• [Qué harás]
**a.** Copia sin cambios el relato sobre la Transalp, desde "El caso es que" hasta "apenas había jaleo.", ambos incluidos.
**b.** Por favor, prosigue el relato sobre la Transalp a partir de su última oración.

+++ Fragmento de texto

El caso es que mi Transalp, en color verde, con sus llantas de radios y aros dorados, me permitió viajar cómodamente y meterla por campo al mismo tiempo. El tener días libres entre semana –entonces trabajaba con turnos de rotación semanal- me permitía hacerme escapadas para visitar sitios cuando apenas había jaleo. 

Así visité Asturias, Cantabria, toda Castilla y león, gran parte de Castilla –La Mancha, ir con más comodidad a Pingüinos, etc. Al mismo tiempo, ampliaba mis excursiones por el campo como la pobre –y noble- Derbi no pudo jamás hacer; pistas y mañanas enteras sin tocar apenas asfalto comenzaron a ser habituales en mis salidas entre semana. Al vivir –entonces- a caballo entre Madrid, Guadalajara y Cuenca, tenía mucho terreno para recorrer por caminos sin que la GC se dignara en ir a por mí, además siempre he respetado los caminos, nunca he hecho campo a través y con cuidado al encontrarme con gente o ganado. Una gozada.

++++++
+++ Extractos de datos

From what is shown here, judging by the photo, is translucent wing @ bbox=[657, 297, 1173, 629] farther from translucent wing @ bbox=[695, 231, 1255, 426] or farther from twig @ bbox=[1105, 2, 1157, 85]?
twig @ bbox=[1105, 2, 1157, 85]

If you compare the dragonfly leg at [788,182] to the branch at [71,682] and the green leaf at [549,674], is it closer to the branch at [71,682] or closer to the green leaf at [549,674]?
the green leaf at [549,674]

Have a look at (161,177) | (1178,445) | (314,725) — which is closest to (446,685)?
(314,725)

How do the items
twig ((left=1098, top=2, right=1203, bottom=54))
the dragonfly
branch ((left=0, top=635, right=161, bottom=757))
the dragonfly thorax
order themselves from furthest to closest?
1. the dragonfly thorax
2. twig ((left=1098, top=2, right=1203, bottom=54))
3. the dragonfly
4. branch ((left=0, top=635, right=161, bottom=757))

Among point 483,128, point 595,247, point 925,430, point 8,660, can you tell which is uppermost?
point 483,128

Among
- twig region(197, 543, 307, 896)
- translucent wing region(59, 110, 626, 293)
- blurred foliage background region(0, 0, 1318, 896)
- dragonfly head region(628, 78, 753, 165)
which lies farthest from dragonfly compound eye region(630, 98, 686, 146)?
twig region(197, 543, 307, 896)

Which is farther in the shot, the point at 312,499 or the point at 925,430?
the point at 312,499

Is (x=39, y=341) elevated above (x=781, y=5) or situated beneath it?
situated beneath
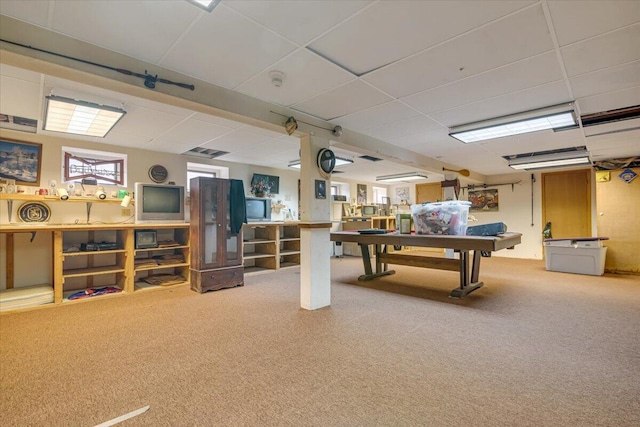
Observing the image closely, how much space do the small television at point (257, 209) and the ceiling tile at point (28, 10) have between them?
4.16 meters

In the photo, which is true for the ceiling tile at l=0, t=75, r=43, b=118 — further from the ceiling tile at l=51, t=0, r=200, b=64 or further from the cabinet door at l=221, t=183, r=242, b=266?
the cabinet door at l=221, t=183, r=242, b=266

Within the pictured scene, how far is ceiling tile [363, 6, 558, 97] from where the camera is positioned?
74.5 inches

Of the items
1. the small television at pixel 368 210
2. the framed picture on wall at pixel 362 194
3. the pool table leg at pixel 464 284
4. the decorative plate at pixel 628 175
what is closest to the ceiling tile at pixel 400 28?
the pool table leg at pixel 464 284

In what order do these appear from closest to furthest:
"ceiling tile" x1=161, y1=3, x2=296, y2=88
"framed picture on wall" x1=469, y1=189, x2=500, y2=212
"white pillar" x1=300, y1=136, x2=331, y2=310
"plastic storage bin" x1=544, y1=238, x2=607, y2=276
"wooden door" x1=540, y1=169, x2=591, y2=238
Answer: "ceiling tile" x1=161, y1=3, x2=296, y2=88 → "white pillar" x1=300, y1=136, x2=331, y2=310 → "plastic storage bin" x1=544, y1=238, x2=607, y2=276 → "wooden door" x1=540, y1=169, x2=591, y2=238 → "framed picture on wall" x1=469, y1=189, x2=500, y2=212

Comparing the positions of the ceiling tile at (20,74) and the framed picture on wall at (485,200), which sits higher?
the ceiling tile at (20,74)

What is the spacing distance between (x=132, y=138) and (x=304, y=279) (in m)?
3.29

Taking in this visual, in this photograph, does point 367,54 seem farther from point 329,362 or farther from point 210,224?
point 210,224

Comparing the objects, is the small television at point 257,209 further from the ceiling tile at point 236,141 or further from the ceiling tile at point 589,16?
the ceiling tile at point 589,16

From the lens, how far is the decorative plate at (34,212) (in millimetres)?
3994

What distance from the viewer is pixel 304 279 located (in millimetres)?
3516

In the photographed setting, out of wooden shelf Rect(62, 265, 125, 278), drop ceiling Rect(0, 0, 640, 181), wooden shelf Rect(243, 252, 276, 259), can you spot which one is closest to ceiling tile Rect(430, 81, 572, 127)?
drop ceiling Rect(0, 0, 640, 181)

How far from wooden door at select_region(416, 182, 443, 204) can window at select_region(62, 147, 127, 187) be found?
8063 mm

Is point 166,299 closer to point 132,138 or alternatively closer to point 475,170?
point 132,138

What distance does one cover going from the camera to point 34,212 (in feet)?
13.4
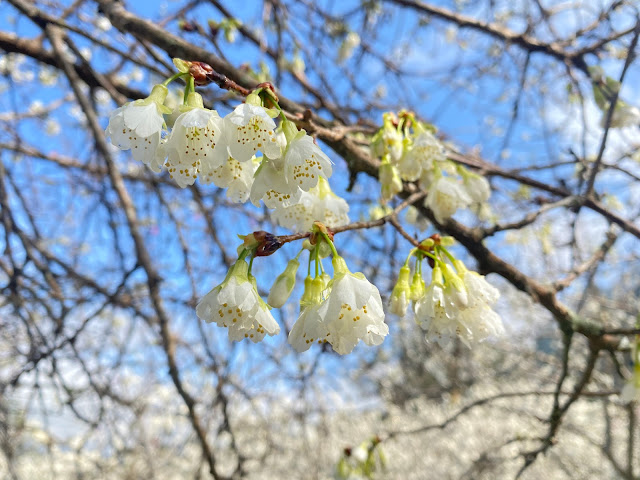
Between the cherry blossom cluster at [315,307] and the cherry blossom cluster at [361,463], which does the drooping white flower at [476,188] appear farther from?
the cherry blossom cluster at [361,463]

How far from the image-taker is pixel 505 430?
767 cm

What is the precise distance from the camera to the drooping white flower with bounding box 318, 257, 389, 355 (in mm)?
923

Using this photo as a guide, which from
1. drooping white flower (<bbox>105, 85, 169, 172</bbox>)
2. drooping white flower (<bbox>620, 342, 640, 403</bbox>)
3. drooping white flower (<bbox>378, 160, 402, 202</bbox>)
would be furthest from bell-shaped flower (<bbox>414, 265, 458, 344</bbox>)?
drooping white flower (<bbox>620, 342, 640, 403</bbox>)

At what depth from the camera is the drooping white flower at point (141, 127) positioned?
2.96 feet

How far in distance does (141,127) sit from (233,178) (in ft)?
0.78

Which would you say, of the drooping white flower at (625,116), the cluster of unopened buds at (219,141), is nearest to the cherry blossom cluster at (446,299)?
the cluster of unopened buds at (219,141)

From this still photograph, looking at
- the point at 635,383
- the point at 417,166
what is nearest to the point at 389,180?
the point at 417,166

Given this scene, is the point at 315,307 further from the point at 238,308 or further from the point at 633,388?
the point at 633,388

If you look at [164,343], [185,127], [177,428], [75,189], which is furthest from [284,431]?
[185,127]

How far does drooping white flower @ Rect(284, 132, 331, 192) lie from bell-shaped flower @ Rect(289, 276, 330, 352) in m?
0.22

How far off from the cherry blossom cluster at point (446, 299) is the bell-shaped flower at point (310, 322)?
22 centimetres

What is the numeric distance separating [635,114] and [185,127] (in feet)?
6.78

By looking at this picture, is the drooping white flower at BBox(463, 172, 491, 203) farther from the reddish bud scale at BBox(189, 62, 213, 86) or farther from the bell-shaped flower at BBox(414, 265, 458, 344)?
the reddish bud scale at BBox(189, 62, 213, 86)

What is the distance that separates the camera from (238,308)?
A: 0.99m
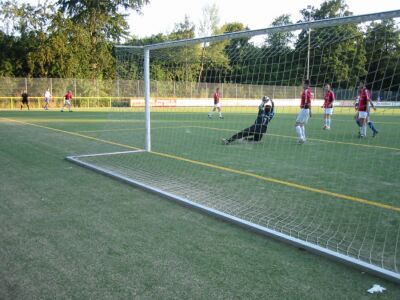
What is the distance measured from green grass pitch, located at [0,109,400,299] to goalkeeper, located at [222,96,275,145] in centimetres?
248

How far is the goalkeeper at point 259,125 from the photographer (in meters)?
11.1

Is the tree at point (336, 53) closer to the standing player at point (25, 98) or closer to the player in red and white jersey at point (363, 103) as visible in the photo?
the player in red and white jersey at point (363, 103)

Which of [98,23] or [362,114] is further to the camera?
[98,23]

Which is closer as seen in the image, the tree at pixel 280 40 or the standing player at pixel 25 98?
the tree at pixel 280 40

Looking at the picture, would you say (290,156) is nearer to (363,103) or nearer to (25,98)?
(363,103)

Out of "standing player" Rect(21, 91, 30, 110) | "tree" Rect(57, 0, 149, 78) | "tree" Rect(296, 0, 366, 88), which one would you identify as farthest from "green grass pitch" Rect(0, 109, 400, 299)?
"tree" Rect(57, 0, 149, 78)

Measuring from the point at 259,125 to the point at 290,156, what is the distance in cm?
273

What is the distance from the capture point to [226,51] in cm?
1016

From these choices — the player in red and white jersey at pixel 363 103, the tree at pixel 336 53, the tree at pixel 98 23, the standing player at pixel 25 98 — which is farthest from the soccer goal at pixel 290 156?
the tree at pixel 98 23

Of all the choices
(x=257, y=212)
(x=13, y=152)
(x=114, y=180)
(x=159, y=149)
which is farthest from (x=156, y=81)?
(x=257, y=212)

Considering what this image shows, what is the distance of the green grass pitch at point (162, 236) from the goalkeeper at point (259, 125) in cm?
248

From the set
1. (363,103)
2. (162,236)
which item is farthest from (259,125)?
Answer: (162,236)

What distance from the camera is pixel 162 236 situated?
406cm

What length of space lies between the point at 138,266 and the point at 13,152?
289 inches
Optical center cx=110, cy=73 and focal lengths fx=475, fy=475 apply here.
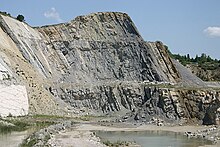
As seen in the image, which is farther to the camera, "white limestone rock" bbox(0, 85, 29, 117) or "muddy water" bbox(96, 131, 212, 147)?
"white limestone rock" bbox(0, 85, 29, 117)

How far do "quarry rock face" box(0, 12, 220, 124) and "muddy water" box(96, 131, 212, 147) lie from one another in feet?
31.7

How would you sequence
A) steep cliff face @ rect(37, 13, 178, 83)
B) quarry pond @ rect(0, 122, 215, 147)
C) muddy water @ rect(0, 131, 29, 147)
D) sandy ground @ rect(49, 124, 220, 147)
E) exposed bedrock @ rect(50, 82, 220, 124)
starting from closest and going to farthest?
muddy water @ rect(0, 131, 29, 147)
sandy ground @ rect(49, 124, 220, 147)
quarry pond @ rect(0, 122, 215, 147)
exposed bedrock @ rect(50, 82, 220, 124)
steep cliff face @ rect(37, 13, 178, 83)

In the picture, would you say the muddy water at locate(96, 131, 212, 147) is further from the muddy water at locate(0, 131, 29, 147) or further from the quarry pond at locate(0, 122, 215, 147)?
the muddy water at locate(0, 131, 29, 147)

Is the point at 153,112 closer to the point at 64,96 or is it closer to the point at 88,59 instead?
the point at 64,96

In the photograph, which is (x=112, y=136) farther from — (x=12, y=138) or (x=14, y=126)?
(x=12, y=138)

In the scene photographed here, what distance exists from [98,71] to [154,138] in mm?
33536

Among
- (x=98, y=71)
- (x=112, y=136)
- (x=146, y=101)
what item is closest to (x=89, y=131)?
(x=112, y=136)

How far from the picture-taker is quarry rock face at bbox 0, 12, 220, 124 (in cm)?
5950

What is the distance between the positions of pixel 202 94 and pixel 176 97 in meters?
3.30

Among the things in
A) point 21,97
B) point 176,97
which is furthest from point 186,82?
point 21,97

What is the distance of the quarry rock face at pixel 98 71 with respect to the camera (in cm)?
5950

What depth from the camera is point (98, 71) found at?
75938mm

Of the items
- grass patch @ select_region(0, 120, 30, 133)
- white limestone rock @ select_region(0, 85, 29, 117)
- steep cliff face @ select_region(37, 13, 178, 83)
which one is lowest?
grass patch @ select_region(0, 120, 30, 133)

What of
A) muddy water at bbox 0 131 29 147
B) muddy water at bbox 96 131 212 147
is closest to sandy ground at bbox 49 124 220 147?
muddy water at bbox 96 131 212 147
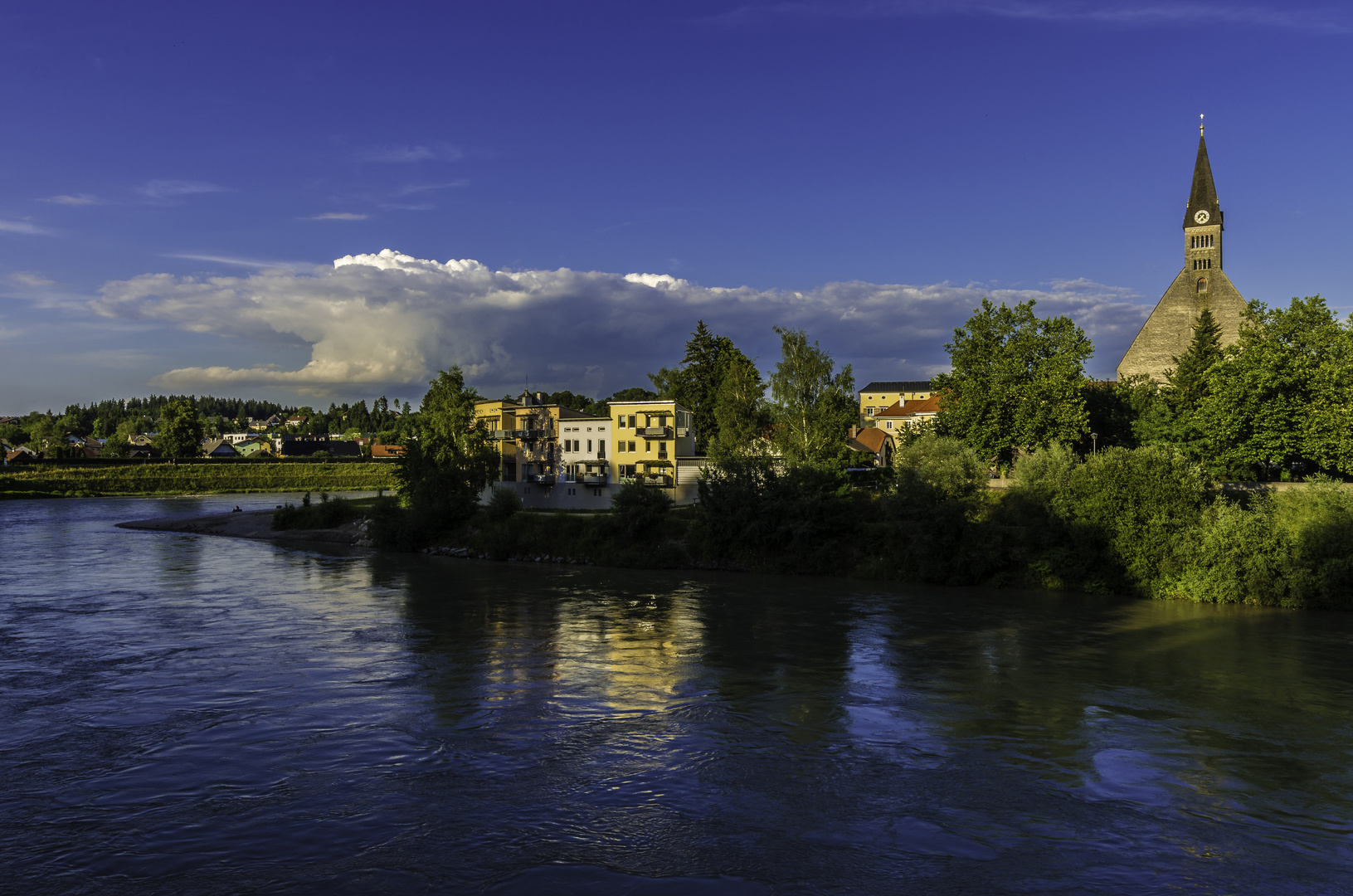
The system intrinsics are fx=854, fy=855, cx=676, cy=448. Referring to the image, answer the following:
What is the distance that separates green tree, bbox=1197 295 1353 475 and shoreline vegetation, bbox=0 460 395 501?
90681 mm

++++++

• [Respuestas]
**a.**
El caso es que mi Transalp, en color verde, con sus llantas de radios y aros dorados, me permitió viajar cómodamente y meterla por campo al mismo tiempo. El tener días libres entre semana –entonces trabajaba con turnos de rotación semanal- me permitía hacerme escapadas para visitar sitios cuando apenas había jaleo.

**b.**
Además, en aquéllos años tuve la suerte de conocer a un buen tipo, comercial de una empresa de productos de regalo, de la que mi madre era cliente en su tienda; Antonio Perinha. Un aficionado al ciclismo –aficionado de verdad- que sin tener ni idea de montar en moto, aunque sí con el carnet de conducir correspondiente, se compró una Africa Twin, pidió a los de la tienda que se la llevaran a su casa, y tras rodar un poco por el aparcamiento de su edificio, se largó a Portugal con otro inconsciente, su buen amigo Valentín, y ambos se engancharon al mundo de la moto, Antonio de piloto y Valentín de pasajero. El cuarto de la pandilla lo forma Ángel un toledano que es mejor persona que ciclista y es uno de los mejores ciclistas que he conocido –y éste sí, a base de pasta y arroz- y comenzaron las salidas invernales por Gredos, Montes de Toledo, y nuestro pequeño viaje anual por España y también algo por el extrarradio, el viaje a Portugal en el 92 fue memorable.



BMW K 1100 RS.


Pero seguía la búsqueda de una moto cómoda y rutera y esta búsqueda pasaba, como no, por BMW, la marca paradigma de los viajes y la aventura. Buscaba algo cómodo, a ver si mi chica se animaba a viajar conmigo, y encontré una preciosa –la moto más bonita que he tenido y una de las más que se han fabricado- K 1100 RS, de color azul y asiento blanco –sí, blanco, a mí también me chocó al verlo-. Sinceramente, buscaba una K  1100 LT, mejor rutera y más cómoda, pero estaban escasas y caras, es decir complicado con mi sueldo más la hipoteca, así que tras probar la RS me decidí por ella. Estaba muy bien cuidada y me la dejaban equipada a tope. 

Qué moto, qué elegancia, cómo atraía las miradas de la gente en los semáforos –nunca me había pasado hasta entonces- qué aplomo, qué color, qué de equipamiento,  cómo andaba la señora. Aquí abandoné el campo, pero descubrí el mundo de las trazadas en curvas, el poder dar gas y que la moto te dé más y más y más, el echar gasolina, llenar las maletas –muy prácticas e integradas en la moto- y sólo decidir el destino. Una delicia de moto.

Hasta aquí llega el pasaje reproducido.